Continuously capturing data changes in a database

A Java projects journey to cover the needs of sending a subset of data from one database to a separate service. Among the needs where an initial migration of existing data and continuously sending updates. Many technologies were discussed, but the final solution landed on a change-data-capture system.

03. november 2022

I am currently working on a Java project for a product that consisted of 4 monolithic deployments with high coupling caused by shared Hibernate JPA objects and database schemas. The project consists of both new services, but is also held back by its 10+ years of legacy code. The project has multiple on-premise deployments and each deployment stores well over 20 terabytes of data in roughly 300 tables with foreign keys spread throughout the database. In an effort to stay relevant, it was determined that one of the deployments was to be made completely independent from the others. For simplicity we can call the 3 remaining monolithic deployments Foo, while the new and improved independent deployment can be called Bar.

The Bar deployment has for a long time used two database schemas, foo and bar, while the Foo project only uses the foo schema. To acquire our goals of a completely independent Bar, two requirements have to be fulfilled:

Bar must have its own objects and remove all dependencies to Foo
A subset of data in the foo schema must be sent to Bar. This includes initial data and any later updates.

This article will cover our thoughts and the result of requirement 2. All discussions and decisions have been taken as a team, but the actual development of solutions were done by me. Any major blockers or changes have been brought back to the team and discussed to find the best approach to the problem.
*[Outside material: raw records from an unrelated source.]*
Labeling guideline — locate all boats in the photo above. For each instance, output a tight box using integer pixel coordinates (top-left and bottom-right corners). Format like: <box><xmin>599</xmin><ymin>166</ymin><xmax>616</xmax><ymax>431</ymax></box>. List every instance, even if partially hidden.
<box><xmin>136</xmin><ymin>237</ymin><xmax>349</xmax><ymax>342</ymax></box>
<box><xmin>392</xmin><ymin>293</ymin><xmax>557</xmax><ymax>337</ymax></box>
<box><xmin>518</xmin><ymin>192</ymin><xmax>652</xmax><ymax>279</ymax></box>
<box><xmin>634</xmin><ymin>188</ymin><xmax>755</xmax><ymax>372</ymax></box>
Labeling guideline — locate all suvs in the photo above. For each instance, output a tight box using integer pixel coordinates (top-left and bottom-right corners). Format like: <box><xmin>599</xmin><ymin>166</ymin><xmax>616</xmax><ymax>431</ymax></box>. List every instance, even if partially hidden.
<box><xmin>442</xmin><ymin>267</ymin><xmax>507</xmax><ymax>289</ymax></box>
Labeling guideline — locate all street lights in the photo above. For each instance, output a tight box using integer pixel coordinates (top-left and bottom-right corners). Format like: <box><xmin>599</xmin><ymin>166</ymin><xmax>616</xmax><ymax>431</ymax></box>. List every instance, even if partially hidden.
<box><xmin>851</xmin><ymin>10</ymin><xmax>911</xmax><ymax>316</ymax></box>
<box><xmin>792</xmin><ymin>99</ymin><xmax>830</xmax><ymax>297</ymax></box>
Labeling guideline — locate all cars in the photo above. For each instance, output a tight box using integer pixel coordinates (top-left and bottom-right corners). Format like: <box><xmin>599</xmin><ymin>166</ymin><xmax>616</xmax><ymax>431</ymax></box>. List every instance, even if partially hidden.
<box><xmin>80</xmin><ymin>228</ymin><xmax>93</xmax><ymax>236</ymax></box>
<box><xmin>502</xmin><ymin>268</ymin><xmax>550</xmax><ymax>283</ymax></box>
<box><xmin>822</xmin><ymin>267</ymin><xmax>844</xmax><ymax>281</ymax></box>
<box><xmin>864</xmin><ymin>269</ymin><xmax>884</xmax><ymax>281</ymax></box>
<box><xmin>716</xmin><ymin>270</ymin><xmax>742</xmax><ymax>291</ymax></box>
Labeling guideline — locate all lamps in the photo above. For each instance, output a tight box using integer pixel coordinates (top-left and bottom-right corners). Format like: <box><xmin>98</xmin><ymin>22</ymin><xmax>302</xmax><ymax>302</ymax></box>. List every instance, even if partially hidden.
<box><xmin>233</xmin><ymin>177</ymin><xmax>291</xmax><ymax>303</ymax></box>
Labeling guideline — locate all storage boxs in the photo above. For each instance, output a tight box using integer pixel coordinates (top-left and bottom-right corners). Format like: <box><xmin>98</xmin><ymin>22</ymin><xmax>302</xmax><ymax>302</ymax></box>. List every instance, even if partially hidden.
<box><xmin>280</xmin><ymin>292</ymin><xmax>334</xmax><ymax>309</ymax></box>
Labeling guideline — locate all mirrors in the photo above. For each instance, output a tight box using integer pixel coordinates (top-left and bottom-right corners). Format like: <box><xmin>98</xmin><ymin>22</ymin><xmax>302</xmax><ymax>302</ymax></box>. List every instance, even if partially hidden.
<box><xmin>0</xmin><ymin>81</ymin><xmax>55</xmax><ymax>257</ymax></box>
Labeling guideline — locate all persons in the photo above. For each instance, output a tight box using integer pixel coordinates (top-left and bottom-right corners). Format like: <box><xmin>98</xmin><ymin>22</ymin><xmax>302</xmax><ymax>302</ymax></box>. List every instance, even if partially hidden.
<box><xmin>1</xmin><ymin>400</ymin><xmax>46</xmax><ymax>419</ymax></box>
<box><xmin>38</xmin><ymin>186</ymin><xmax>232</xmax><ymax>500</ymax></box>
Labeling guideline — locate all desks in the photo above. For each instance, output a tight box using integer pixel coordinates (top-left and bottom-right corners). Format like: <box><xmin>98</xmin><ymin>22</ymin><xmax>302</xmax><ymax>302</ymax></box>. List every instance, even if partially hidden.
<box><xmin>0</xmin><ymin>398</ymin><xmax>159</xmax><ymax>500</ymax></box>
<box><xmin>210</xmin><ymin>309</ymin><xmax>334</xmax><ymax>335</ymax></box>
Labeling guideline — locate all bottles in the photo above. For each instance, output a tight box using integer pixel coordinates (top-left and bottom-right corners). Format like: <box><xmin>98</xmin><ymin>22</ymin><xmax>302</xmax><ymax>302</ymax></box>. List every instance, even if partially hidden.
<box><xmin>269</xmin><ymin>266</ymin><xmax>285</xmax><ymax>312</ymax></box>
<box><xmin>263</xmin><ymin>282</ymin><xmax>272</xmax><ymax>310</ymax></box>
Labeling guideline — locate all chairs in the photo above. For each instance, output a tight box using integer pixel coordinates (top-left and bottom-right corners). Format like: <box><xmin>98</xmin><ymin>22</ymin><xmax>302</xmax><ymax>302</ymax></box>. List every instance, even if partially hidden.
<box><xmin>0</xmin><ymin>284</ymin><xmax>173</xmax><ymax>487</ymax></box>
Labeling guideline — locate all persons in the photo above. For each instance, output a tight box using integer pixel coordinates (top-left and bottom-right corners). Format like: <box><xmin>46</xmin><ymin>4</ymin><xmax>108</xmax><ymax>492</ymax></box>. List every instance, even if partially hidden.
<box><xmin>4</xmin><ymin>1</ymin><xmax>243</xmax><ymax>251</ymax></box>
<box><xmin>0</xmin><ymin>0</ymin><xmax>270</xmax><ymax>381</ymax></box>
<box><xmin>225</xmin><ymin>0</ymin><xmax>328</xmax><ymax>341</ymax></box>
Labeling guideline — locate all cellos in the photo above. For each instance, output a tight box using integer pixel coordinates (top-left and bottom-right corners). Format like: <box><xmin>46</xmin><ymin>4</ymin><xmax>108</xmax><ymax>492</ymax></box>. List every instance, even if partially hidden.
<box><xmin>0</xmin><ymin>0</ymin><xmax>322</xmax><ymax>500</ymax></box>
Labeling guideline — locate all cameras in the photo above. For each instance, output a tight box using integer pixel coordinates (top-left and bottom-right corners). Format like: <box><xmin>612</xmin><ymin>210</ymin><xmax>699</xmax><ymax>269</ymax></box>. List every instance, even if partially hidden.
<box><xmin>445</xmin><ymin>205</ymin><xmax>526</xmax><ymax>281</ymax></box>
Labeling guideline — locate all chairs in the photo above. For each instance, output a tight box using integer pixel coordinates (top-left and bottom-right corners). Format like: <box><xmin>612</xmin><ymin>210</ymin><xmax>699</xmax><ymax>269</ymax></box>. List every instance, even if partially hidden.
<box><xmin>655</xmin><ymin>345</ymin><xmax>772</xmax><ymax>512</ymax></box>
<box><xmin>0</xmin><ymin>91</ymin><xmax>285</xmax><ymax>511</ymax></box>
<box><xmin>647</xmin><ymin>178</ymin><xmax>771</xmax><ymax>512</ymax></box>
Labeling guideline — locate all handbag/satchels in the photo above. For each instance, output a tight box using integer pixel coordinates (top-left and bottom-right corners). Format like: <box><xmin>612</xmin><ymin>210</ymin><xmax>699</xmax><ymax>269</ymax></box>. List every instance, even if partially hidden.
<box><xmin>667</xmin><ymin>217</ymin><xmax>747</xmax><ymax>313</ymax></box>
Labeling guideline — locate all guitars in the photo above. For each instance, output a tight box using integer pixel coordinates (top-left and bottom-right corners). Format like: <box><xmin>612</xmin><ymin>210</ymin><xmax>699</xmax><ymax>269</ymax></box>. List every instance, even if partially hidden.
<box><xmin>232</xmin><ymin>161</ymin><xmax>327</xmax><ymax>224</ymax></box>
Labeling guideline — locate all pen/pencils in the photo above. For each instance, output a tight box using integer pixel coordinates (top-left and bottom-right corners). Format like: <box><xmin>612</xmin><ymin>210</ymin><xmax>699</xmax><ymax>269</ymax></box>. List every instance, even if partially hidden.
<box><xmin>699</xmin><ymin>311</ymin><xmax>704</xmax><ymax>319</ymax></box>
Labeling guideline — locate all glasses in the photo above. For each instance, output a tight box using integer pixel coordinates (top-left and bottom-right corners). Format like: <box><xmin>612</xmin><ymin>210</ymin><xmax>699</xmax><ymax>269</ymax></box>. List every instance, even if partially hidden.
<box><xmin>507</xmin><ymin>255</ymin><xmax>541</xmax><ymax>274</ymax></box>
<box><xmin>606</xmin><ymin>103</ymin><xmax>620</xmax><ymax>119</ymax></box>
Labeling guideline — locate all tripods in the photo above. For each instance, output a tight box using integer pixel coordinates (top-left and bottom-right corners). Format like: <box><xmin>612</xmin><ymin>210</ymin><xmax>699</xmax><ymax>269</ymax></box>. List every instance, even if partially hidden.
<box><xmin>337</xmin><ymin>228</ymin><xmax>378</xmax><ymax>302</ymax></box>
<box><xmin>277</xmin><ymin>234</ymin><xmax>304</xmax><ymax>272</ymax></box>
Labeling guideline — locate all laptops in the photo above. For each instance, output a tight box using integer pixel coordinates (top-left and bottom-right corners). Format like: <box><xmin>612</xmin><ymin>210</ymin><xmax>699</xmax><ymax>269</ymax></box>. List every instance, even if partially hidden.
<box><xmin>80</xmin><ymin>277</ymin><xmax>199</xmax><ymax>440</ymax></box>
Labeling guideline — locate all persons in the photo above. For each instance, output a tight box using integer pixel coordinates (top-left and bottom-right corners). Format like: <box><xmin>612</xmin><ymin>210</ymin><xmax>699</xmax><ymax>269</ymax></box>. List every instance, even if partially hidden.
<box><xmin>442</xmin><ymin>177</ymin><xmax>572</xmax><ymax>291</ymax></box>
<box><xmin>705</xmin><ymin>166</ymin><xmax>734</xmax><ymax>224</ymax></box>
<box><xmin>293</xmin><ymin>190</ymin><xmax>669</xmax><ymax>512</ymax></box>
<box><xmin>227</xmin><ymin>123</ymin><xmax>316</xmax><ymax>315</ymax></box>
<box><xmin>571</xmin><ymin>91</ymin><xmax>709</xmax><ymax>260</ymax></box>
Disclaimer: Code examples are anonymized and simplified to keep them short and understandable and cannot be used as-is. They are added to help illustrate the process. Examples of simplification are removing null checks or using Strings as integers. Though the code for the most part is valid Java, it should rather be considered Java like pseudo code.

Startup

Our starting point was that most of the development should be done in Bar and it was Bars requirements that set the standard for what changes are done, what data is sent and the required format. Necessary changes in Foo would be done, but as far as practically possible, it was Bar that was being improved. An example of changes in Foo would be moving services from Bar to Foo that directly updated the foo schema.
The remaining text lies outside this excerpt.